There’s a myriad of workout options in the Center Grove area. One has quietly grown from mostly word of mouth as well as receiving the Indy A-List Award for Best Boot Camp this year. (http://bit.ly/atCGKettleBell) It’s the Center Grove School of Strength Kettlebell Boot Camp at Center Grove High School.
Marty Mills is a weightlifting and conditioning teacher at Center Grove High School who works before, during, and after school to help people become stronger and healthier. He works with athletes and non-athletes alike. He is passionate about physical fitness and helping people become stronger and healthier.
Mills’ athletic background is in football and wrestling. He attended college on a wrestling scholarship, but when he was done, he missed competition so he began powerlifting. As he started teaching, he was competing in powerlifting where he set state records, won national championships, and made the world team.
Mills felt that there was more to being a great athlete than weightlifting or sport-specific activities.
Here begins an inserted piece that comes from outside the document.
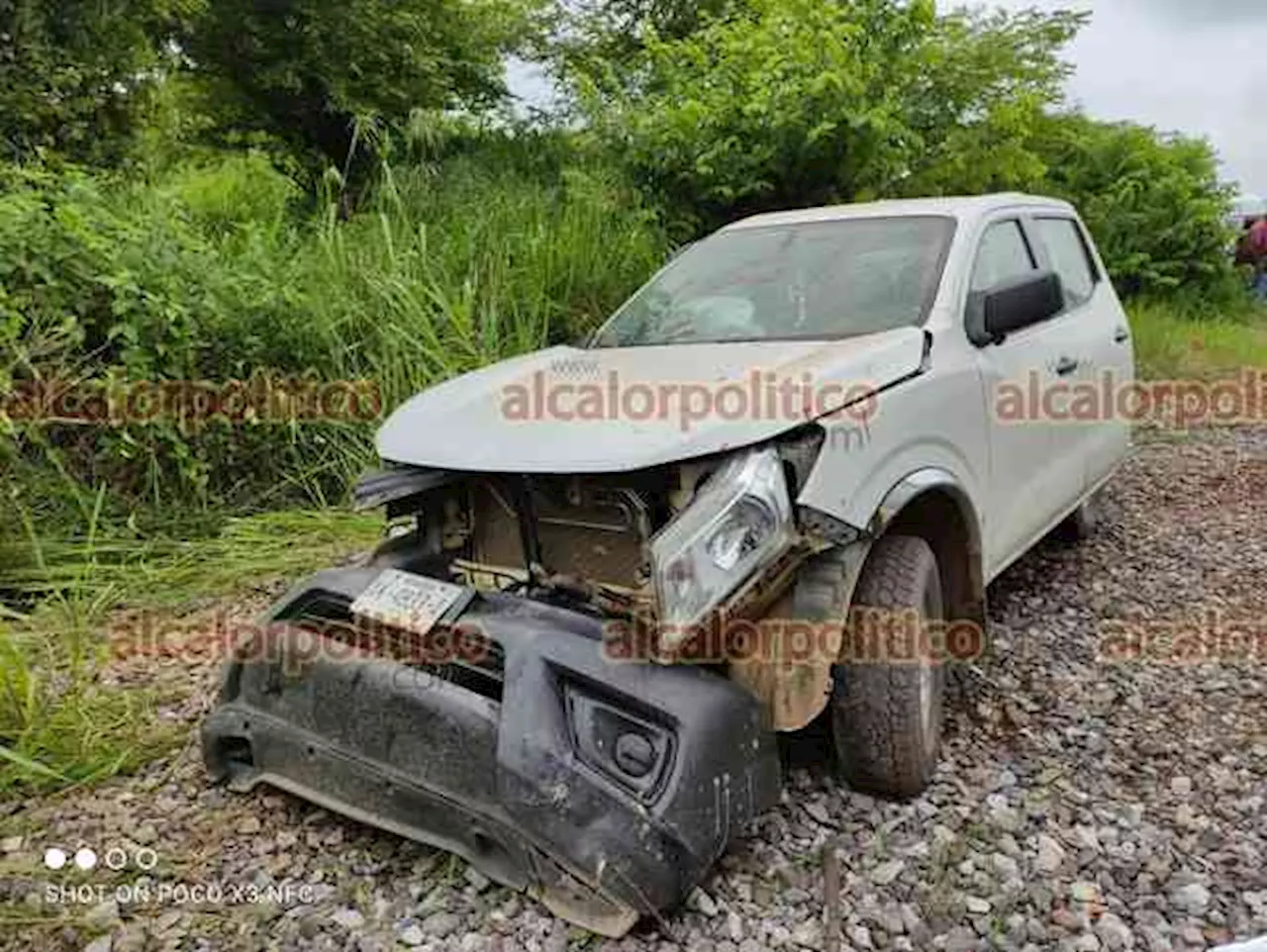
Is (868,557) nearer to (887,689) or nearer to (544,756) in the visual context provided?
(887,689)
Mills said, “I researched what the best athletes were doing. Russians dominated sports, and it goes back to Russian training systems. In the late 1990’s and early 2000’s, the Russian kettlebell workout was making its way into training programs for weightlifters, U.S. Olympic athletes, and the military as more coaches from Russia and elsewhere were hired to train people here in the U.S.”
“Russian Kettlebell training is a philosophy of big whole body, total body athletic movements on your feet,” Mills said. He has taken this holistic approach and incorporated it into all workouts for the student athletes and the boot camp. With terms like snatch, clean and press, swing, it can be intimidating; and it is a hard workout.
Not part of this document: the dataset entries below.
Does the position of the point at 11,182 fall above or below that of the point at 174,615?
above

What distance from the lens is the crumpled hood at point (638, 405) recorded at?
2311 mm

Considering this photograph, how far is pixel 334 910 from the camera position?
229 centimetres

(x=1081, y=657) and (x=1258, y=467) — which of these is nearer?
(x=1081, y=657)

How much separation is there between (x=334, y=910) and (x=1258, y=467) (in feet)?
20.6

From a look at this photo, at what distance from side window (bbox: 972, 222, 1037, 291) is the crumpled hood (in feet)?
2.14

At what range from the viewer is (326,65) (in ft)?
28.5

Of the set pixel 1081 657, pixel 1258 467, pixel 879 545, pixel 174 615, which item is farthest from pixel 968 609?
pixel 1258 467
Mills tested this workout himself before gradually adding it to the workout routines from 2004 to full integration in 2007. In his classes, Mills would state, “You can do this the rest of your life; it’s the best training system. There was a great run for about 2 years in a variety of sports at Center Grove with more championships being won than before,” stated Mills. In 2008-09, students would tell Mills he should offer this before school for the community. It took 1 ½ years for Mills to feel ready.
In the summer of 2010, Mills offered a 6 a.m. boot camp via three emails to the CG Staff, Power Club, and a person at Eli Lilly and Company. “If 20 people showed up, it would be worth doing. I had no idea that 40 people would show up for that first class,” Mills said. “Then it doubled until it sold out.”
He started hearing that some people would like to come earlier, but he wasn’t convinced more than five people would show up for a 5:15 a.m. class. He added Tyler Small, a former student and a certified Russian Kettlebell Instructor, to help when the additional class started. “I was surprised at the number of people at the 5:15 a.m. workout; there hardly was room to work out,” states Mills. After six months, both classes were sold out. Recently, four more participants have become certified Russian Kettlebell Instructors.
Mills has a lot of support from the administration, staff, students, and community members. Mills says, “What’s it like before school? It is a whole bunch of really good people that work hard, do their best, get better every day, care about each other; that’s just the culture in here. We have people coming from different backgrounds; they create that small community good feeling within the school. And I like that.”
Mills said, “I am proud that I have more people doing this than anybody. I got way more people doing this stuff than anybody, I have somehow created an environment where people want to come in and do a really hard training system, and I’ve convinced them that it’s fun. And they like it.”